The processing unit E is also configured to carry out the step 21 of identifying at least one tool U used by the operator O during the machining operation and of the different parts of the operator’s body, and the step 22 of determining coordinates X, Y, Z of movement axes relating to the tool U and to the different parts of the operator’s body.

The processing unit E of the learning station comprises an offline robotics simulation software of the known type.

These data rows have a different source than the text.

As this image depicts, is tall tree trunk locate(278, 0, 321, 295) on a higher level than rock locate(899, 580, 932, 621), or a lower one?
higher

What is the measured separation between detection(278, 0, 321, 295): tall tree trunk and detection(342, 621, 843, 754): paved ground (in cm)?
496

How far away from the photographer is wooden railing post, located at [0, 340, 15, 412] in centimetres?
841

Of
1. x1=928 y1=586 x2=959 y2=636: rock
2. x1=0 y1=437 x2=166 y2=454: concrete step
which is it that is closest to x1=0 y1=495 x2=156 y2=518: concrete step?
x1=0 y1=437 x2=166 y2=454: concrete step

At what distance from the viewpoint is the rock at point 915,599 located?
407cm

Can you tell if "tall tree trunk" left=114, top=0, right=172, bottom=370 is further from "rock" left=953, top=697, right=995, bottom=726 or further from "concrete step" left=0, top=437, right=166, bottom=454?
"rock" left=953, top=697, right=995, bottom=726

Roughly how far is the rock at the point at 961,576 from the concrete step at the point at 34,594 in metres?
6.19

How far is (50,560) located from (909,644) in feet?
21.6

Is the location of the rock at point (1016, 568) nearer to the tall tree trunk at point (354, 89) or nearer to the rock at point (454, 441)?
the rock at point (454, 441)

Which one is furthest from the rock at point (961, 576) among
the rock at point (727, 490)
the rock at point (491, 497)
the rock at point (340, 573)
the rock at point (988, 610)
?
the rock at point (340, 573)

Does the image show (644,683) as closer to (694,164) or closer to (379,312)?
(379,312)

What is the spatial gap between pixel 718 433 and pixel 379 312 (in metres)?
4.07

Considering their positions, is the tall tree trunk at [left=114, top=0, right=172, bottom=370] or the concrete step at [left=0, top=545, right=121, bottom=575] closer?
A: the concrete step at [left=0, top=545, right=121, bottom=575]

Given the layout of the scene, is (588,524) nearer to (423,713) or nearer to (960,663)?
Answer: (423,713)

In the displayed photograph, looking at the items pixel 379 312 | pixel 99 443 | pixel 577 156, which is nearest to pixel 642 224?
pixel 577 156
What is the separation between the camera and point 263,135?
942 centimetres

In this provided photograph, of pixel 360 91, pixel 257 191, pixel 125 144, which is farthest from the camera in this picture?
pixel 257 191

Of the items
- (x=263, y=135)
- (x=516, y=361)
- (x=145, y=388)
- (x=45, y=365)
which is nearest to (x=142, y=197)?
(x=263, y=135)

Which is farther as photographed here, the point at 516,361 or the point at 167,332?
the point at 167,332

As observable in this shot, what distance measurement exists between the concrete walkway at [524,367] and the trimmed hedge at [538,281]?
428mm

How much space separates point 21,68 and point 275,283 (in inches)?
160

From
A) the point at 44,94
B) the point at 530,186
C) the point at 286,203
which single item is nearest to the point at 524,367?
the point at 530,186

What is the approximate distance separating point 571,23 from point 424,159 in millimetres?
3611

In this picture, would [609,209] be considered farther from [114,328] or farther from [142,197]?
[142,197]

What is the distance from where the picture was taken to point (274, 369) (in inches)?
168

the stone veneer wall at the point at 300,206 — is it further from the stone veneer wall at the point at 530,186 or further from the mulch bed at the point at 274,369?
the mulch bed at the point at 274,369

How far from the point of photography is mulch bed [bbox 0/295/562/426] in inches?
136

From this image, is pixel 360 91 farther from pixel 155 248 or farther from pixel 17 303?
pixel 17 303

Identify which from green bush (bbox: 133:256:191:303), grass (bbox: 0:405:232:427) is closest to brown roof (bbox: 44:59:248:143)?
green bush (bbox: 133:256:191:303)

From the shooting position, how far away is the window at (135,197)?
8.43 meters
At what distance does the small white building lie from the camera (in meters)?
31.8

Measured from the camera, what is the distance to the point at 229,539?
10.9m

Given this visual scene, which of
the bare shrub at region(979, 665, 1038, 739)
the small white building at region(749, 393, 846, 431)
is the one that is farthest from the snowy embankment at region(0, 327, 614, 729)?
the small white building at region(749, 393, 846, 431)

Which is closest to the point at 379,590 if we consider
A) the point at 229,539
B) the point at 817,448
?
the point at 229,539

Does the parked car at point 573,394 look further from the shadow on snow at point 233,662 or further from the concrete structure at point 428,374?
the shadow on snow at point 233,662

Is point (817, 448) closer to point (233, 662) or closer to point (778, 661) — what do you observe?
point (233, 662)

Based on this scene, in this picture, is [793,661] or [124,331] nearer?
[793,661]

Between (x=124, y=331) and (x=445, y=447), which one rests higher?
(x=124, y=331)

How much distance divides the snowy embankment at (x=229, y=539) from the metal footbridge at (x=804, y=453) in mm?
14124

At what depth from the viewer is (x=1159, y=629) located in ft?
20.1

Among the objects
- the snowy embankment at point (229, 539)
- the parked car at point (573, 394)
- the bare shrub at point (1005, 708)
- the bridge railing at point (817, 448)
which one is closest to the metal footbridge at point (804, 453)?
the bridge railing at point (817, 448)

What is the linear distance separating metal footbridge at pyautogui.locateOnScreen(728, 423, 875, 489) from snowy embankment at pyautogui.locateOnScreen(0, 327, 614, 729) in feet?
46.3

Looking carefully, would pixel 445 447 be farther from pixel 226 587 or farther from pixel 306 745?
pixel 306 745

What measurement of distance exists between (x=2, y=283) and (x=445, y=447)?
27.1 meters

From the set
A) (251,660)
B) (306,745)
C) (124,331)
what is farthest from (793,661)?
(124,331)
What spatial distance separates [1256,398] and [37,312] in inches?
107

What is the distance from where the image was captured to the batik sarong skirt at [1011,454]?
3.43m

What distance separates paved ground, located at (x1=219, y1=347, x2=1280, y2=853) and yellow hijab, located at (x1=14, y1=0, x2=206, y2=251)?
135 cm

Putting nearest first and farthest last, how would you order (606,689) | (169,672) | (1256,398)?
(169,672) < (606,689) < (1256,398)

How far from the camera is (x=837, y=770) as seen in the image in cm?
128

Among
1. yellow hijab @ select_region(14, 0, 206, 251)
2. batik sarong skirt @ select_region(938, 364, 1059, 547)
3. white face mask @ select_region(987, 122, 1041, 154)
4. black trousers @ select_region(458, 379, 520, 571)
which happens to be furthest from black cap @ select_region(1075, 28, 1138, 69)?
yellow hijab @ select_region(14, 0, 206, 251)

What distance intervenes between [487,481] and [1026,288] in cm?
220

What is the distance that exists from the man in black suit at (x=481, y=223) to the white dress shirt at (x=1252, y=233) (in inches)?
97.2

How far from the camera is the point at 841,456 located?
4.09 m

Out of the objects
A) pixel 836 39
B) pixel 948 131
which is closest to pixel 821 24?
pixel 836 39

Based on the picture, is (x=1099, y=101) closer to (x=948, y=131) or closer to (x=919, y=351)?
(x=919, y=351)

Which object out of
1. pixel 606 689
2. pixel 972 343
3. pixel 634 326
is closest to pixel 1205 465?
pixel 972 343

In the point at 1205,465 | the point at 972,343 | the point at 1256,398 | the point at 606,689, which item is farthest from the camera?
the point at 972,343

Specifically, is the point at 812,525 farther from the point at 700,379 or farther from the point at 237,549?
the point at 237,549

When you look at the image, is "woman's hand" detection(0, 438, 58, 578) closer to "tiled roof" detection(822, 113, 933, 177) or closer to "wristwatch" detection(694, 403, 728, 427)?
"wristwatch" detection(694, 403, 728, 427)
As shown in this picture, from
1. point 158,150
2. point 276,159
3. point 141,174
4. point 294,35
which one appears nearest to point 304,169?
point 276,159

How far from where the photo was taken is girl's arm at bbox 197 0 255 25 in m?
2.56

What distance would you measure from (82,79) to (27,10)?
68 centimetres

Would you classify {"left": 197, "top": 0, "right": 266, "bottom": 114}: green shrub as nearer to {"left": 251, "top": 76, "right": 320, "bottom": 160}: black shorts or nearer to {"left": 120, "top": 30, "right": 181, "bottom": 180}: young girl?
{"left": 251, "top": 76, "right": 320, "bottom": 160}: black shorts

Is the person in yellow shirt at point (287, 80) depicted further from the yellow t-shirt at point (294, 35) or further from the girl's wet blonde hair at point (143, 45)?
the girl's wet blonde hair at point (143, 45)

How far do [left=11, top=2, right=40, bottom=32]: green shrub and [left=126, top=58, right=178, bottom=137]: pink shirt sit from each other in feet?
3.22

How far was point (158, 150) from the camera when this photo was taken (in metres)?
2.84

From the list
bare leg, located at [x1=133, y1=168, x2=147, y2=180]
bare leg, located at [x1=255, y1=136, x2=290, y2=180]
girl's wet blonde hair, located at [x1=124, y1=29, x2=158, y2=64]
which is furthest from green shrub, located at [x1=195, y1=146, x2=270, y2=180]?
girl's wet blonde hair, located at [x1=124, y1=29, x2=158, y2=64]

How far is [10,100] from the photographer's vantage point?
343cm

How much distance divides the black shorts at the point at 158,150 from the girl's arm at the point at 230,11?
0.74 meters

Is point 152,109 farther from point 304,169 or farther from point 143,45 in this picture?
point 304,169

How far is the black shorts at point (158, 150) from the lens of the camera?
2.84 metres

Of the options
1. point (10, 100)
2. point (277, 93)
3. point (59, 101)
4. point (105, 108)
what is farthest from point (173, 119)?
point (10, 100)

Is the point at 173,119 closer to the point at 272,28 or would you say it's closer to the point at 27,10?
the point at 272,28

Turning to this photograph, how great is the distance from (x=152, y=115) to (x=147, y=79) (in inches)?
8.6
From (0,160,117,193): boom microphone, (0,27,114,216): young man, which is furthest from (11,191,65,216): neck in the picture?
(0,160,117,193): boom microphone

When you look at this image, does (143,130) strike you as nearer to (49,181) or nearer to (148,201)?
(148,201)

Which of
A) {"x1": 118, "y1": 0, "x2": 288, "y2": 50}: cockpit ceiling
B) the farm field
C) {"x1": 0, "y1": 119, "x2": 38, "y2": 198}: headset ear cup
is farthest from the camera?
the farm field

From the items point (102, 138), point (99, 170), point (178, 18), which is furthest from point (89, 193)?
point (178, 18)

Such simulation software comprises a virtual CAD representation of an actual machining cell, including the robot (with motion control thereof), the attachment tool, the object to be machined, and the actual tool which will be mounted on board the robot (e.g., a spindle with a milling cutter).

The reference systems (workobject triads) of the virtual representation will be the same as those of the vision sensors and of the cell with the real robot.

In particular, the processing unit E is configured to carry out the step 31 of calculating a roto-translation matrix RX, RY, RZ of the tool U in space starting from the coordinates X, Y, Z of movement axes relating to the tool U and to the different parts of the body of the operator O.

In addition, the processing unit E is configured to carry out the step 32 of calculating the complete trajectory T of the tool U starting from the succession of the coordinates X, Y, Z of the movement axes of the tool U and from the succession of angles of the roto-translation matrix RY, RY, RZ identifying the spatial inclination of the movement axes of the tool itself.

Conveniently, the processing unit E is configured to carry out the step 33 of normalization and correction of the calculated trajectory T.

Furthermore, the processing unit E is configured to carry out the step 34 for converting the calculated trajectory T’ into a program module P for an anthropomorphic robot provided with at least one tool, wherein the program module P comprises a sequence of instructions for moving the tool along the trajectory T’.

It has in practice been ascertained that the described invention achieves the intended objects.

In particular, the fact is emphasized that the computer-implemented method and the self-learning system for an anthropomorphic robot according to the invention allow carrying out an automatic learning (auto-teach) of complex paths for an anthropomorphic robot, by “imitation” of the same movements performed by a human operator.

In addition, the computer-implemented method and the self-learning system for an anthropomorphic robot according to the invention make it possible to considerably reduce the programming time of an anthropomorphic robot.